=== Rincian Tugas ===
Tolong tulis ulang seluruh teks tentang politik dinasti di bawah ini tanpa mengubah satu kata atau tanda baca pun.

=== Teks yang Diberikan ===
Tak cuma itu, jejaring mesin politik dari elite parpol di lapangan juga berguna bagi anak atau kerabatnya ketika berkampanye sebagai caleg. Sebab sangat jarang bagi seseorang yang bukan berlatar belakang aktivis dan tidak melalui proses kaderisasi, bisa memiliki jejaring yang kuat ketika maju pertama kali sebagai caleg.
“Jadi yang memiliki legacy berjuang sendiri anak-anak pejabat itu mungkin hanya 1-2 orang, selebihnya mereka terpilih didorong oleh kekuatan uang dan jabatan orang taunya,” kata pengamat politik Universitas Al Azhar, Ujang Komarudin.
Politik Dinasti Kian Menjamur
Puskapol UI mencatat, politik dinasti mulanya muncul di Pilkada 2005, kemudian merambah Pileg 2009. Sejak gelaran Pileg 2009 hingga Pileg 2019, Puskapol mencatat ada 177 anggota DPR yang terpilih karena pengaruh politik dinasti. Trennya meningkat di tiap Pileg yakni 27 orang di Pileg 2009, 51 orang di Pileg 2014, dan 99 orang di Pileg 2019.
Mirisnya, kata Hurriyah, justru politisi perempuan yang paling terdampak dan dimanfaatkan untuk politik dinasti, seperti yang terjadi di Pileg 2019.

=== Data Item ===
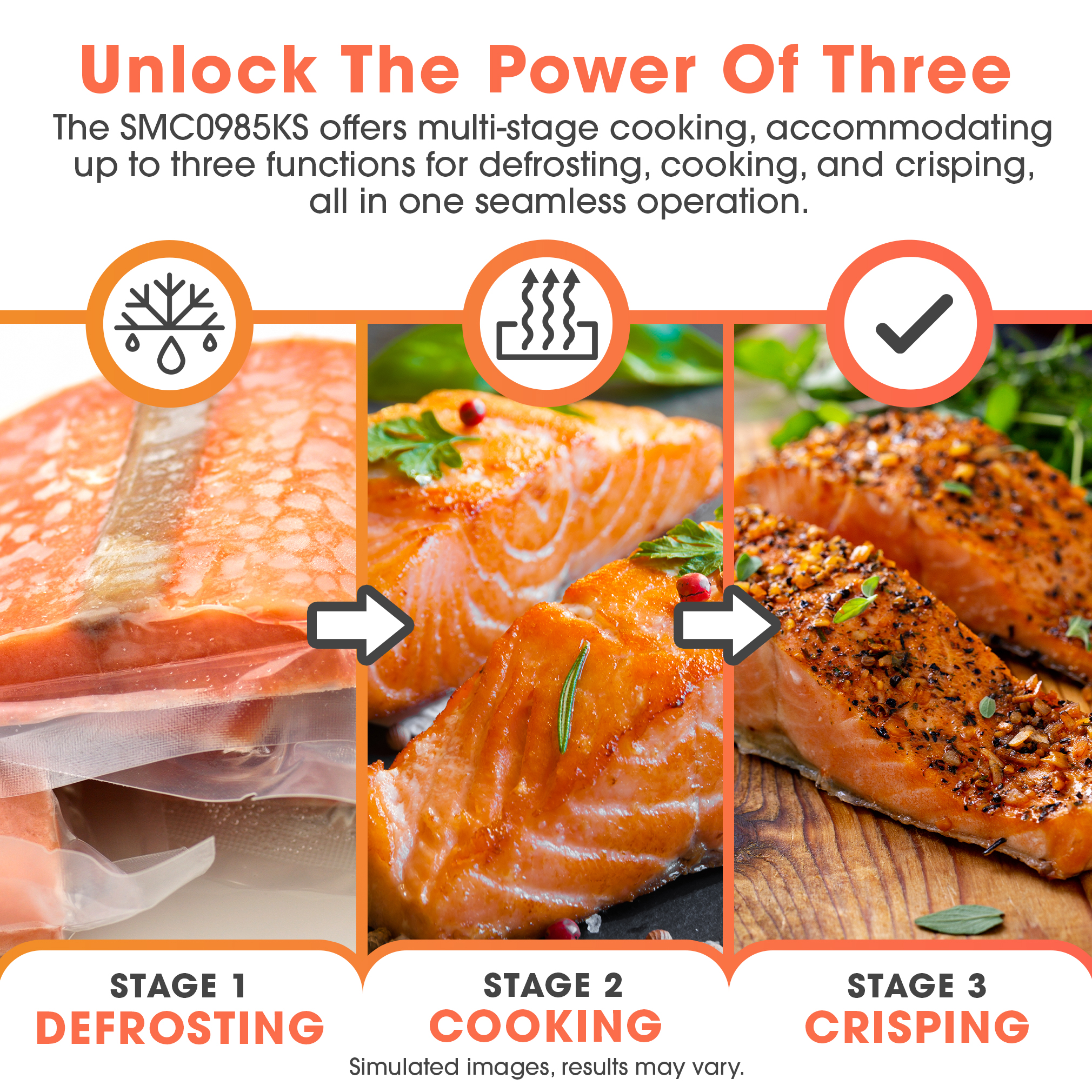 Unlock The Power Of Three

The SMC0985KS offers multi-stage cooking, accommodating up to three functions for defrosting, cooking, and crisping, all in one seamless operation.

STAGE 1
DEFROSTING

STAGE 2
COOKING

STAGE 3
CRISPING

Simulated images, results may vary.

==

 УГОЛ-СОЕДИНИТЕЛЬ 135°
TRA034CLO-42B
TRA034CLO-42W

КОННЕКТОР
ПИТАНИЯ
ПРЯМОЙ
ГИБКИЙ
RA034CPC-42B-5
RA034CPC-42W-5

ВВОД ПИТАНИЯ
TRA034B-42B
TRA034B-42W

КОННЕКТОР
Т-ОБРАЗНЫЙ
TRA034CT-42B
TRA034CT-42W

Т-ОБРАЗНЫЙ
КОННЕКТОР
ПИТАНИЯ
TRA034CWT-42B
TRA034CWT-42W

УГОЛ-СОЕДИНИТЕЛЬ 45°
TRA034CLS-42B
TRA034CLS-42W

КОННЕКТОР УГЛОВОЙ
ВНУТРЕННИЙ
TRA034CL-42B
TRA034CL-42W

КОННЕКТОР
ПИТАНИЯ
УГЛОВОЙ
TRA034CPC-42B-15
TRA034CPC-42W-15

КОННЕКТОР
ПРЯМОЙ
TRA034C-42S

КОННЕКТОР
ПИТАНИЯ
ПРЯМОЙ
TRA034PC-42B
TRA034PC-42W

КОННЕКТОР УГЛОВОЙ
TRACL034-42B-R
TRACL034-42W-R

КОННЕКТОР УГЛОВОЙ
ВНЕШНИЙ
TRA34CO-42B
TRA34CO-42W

=== Hasil ===
Tak cuma itu, jejaring mesin politik dari elite parpol di lapangan juga berguna bagi anak atau kerabatnya ketika berkampanye sebagai caleg. Sebab sangat jarang bagi seseorang yang bukan berlatar belakang aktivis dan tidak melalui proses kaderisasi, bisa memiliki jejaring yang kuat ketika maju pertama kali sebagai caleg.
“Jadi yang memiliki legacy berjuang sendiri anak-anak pejabat itu mungkin hanya 1-2 orang, selebihnya mereka terpilih didorong oleh kekuatan uang dan jabatan orang taunya,” kata pengamat politik Universitas Al Azhar, Ujang Komarudin.
Politik Dinasti Kian Menjamur
Puskapol UI mencatat, politik dinasti mulanya muncul di Pilkada 2005, kemudian merambah Pileg 2009. Sejak gelaran Pileg 2009 hingga Pileg 2019, Puskapol mencatat ada 177 anggota DPR yang terpilih karena pengaruh politik dinasti. Trennya meningkat di tiap Pileg yakni 27 orang di Pileg 2009, 51 orang di Pileg 2014, dan 99 orang di Pileg 2019.
Mirisnya, kata Hurriyah, justru politisi perempuan yang paling terdampak dan dimanfaatkan untuk politik dinasti, seperti yang terjadi di Pileg 2019.